IO Stats on Linux OS with Python

IO Stats on Linux OS with Python

Finding perfomance bottlenecks on Linux can be easy done for CPU and Memory usage. The bottleneck is disk IO it seems more difficult to find the right tool for this. Luckely their is an easy way to read the disk IO statistics in Linux, try:

cat /proc/diskstats

This will give you the total amounts, this are the values:

  • read I/Os requests number of read I/Os processed
  • read merges requests number of read I/Os merged with in-queue I/O
  • read sectors sectors number of sectors read
  • read ticks milliseconds total wait time for read requests
  • write I/Os requests number of write I/Os processed
  • write merges requests number of write I/Os merged with in-queue I/O
  • write sectors sectors number of sectors written
  • write ticks milliseconds total wait time for write requests
  • in_flight requests number of I/Os currently in flight
  • io_ticks milliseconds total time this block device has been active
  • time_in_queue milliseconds total wait time for all requests

Check: https://www.kernel.org/doc/Documentation/block/stat.txt

Main problem here is that the values are since Linux was booted. What I want is the disk IO over an certain amount of time.

Monitor IO with Python

In most Linux distributions Python is installed by default, this makes it easy to create your own scripts.  In our case we want to retrieve the disk IO two times with an interval in between, the delta between those two will give us the amount of IO used.

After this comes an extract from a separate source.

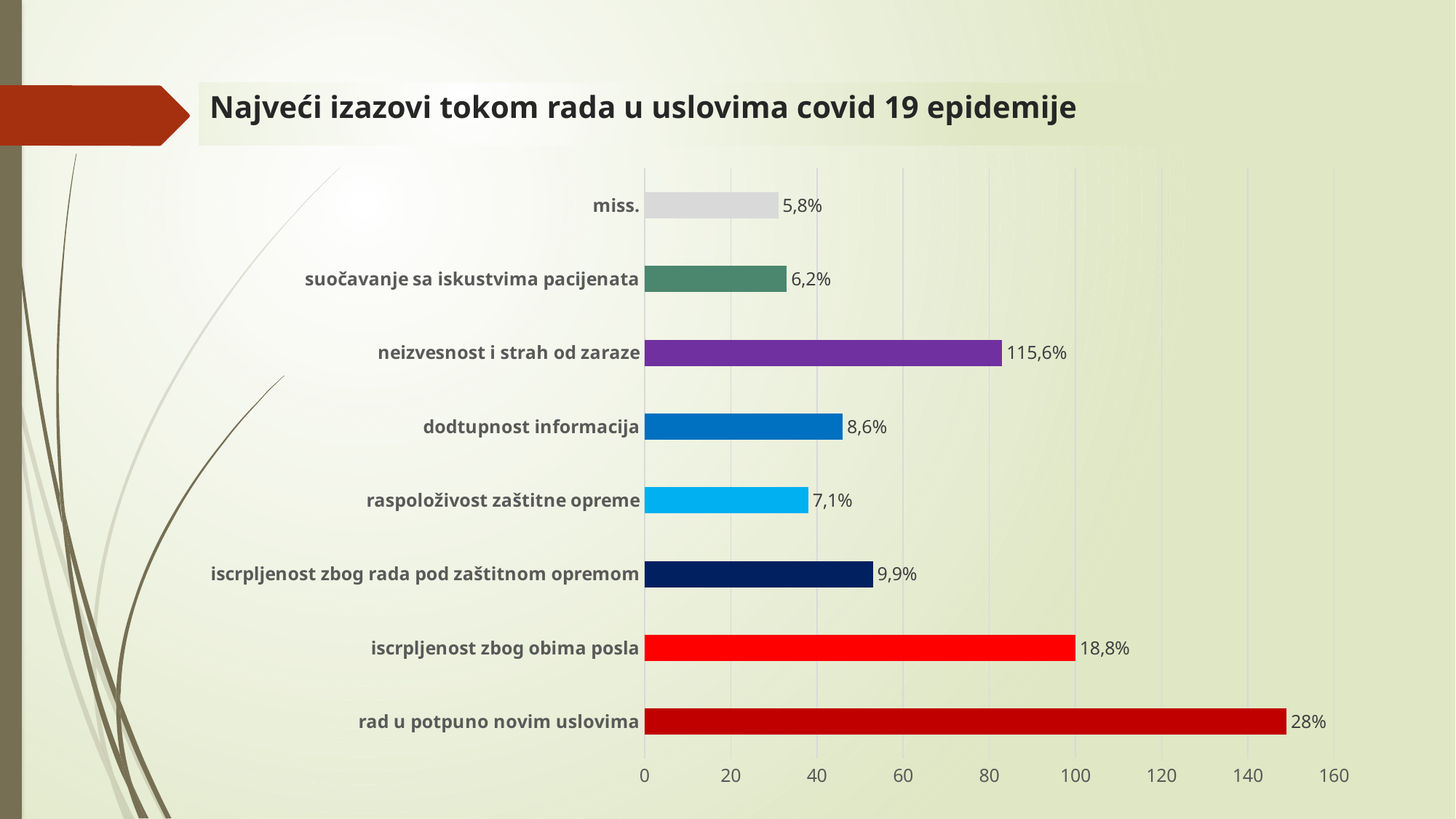
What is the data label shown for "rad u potpuno novim uslovima"? 28% How many categories are shown in the chart? 8 What is the data label shown for "raspoloživost zaštitne opreme"? 7,1% Is the bar for "rad u potpuno novim uslovima" greater or less than 140 on the axis? greater What is the data label shown for "iscrpljenost zbog obima posla"? 18,8% Which category has the longest bar? rad u potpuno novim uslovima Is the bar for "dodtupnost informacija" greater or less than 40 on the axis? greater What is the title of the slide? Najveći izazovi tokom rada u uslovima covid 19 epidemije Which bar is longer: "iscrpljenost zbog obima posla" or "iscrpljenost zbog rada pod zaštitnom opremom"? iscrpljenost zbog obima posla Which category has the shortest bar? miss. What kind of chart is shown on the slide? bar chart What is the data label shown for "miss."? 5,8%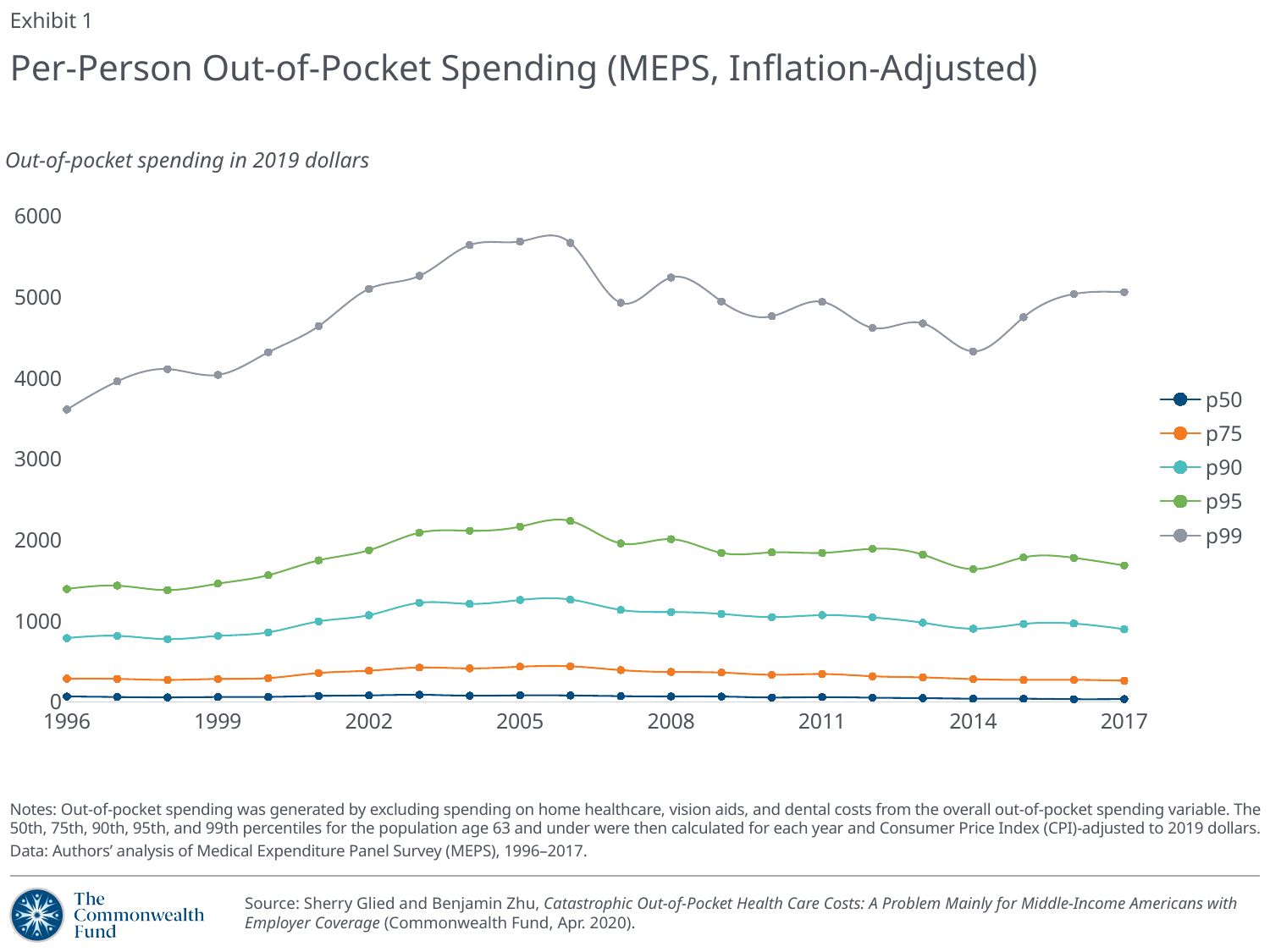
How many series does the legend list? 5 Is the value for p95 in 2006 greater or less than 2000? greater Which series has the lowest values throughout the chart? p50 Which is larger for p99: the value in 2005 or the value in 2014? 2005 Is the value for p99 in 2005 greater or less than 5000? greater Is the value for p90 in 2017 greater or less than 1000? less How many years are plotted along the x axis for each series? 22 What is the title of the chart? Per-Person Out-of-Pocket Spending (MEPS, Inflation-Adjusted) Which series has the highest values throughout the chart? p99 What kind of chart is shown on the slide? line chart Does the p99 series rise or fall between 1996 and 2005? rise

By default I set the interval time on 5 seconds, but by using arguments in your command you can choose an custom value. This is the Python script I created for this task:

# Python IOstat
# https://www.kernel.org/doc/Documentation/block/stat.txt

import time
import os
import sys

if len(sys.argv) 1:
 timer = float(sys.argv[1])
else :
 timer = 5

stats = os.popen("cat /sys/block/sda/stat").read()
stats_split = stats.split(' ')
stats_array = filter(None, stats_split)

time.sleep(timer)
stats_2 = os.popen("cat /sys/block/sda/stat").read()
stats_split_2 = stats_2.split(' ')
stats_array_2 = filter(None, stats_split_2)

iototal = [
int(stats_array_2[0]) - int(stats_array[0]),
int(stats_array_2[1]) - int(stats_array[1]),
int(stats_array_2[2]) - int(stats_array[2]),
int(stats_array_2[3]) - int(stats_array[3]),
int(stats_array_2[4]) - int(stats_array[4]),
int(stats_array_2[5]) - int(stats_array[5]),
int(stats_array_2[6]) - int(stats_array[6]),
int(stats_array_2[7]) - int(stats_array[7]),
int(stats_array_2[8]) - int(stats_array[8]),
int(stats_array_2[9]) - int(stats_array[9]),
int(stats_array_2[10]) - int(stats_array[10])
]

description = [
"IO stats over last "+str(timer)+" seconds \n\n",
"read I/Os : " + iototal[0],
"read merges : " + iototal[1],
"read sectors : " + iototal[2],
"read ticks (ms) : " + iototal[3],
"write I/Os : " + iototal[4],
"write merges : " + iototal[5],
"write sectors : " + iototal[6],
"write ticks (ms) : " + iototal[7],
"in_flight : " + iototal[8],
"io_ticks (ms) : " + iototal[9],
"time_in_queue (ms) : " + iototal[10]
]
for d in description:
 print(d)

So this script basically retrieves 2 times the values for device ‘SDA’ and caculates the delta between the values. The script is very basic and should be readable for the beginning Python learner.